In the early years of the war, Sandy worked in gun laying radar with the Royal Electrical and Mechanical Engineers but later retrained as a Glider Pilot.

On a training exercise in 1945, the Tiger Moth he was flying lost control while attempting a landing due to heavy cross winds. The aircraft crashed and caught fire, killing the navigator instantly.

Sandy was knocked unconscious but eventually came to and crawled from the fuselage.

Sandy said: "I was knocked out when I hit the ground and I came to with the whole aircraft in flames...the chap who was in the front cockpit, who was acting as navigator, died instantly."

"I suppose climbing out of an inferno of a burning small plane was just an act of God."

Sandy suffered 40 per cent burns to his face, legs and hands and was initially treated in Birmingham where he underwent eight or nine operations, including skin grafts to replace his eye lids.

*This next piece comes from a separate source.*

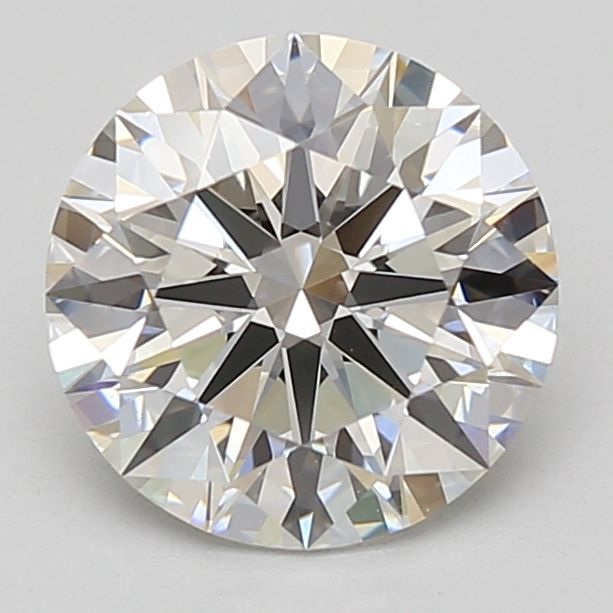 2.57 ct. round Lab Grown Diamond front image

Sandy recalls the first time he saw his reflection in hospital: "There was a mirror on the wall over the wash basin and I was just horrified by what I saw."

Unfortunately his skin grafts failed and so he sought treatment at East Grinstead where he became one of Archibald McIndoe's Guinea Pigs.

Sandy says: "We were patients with a lot in common we had uncomfortable treatment and there was always somebody worse than you were, you tended to accept your disfigurements or other problems. You could not feel sorry for yourself when you saw people who'd had 60 operations, which was commonplace, and people who had lost both legs."

In total, Sandy endured 28 operations following his accident, and his treatment by Sir Archibald inspired him to pursue a career in medicine. He retrained as a general practitioner and practised for 40 years.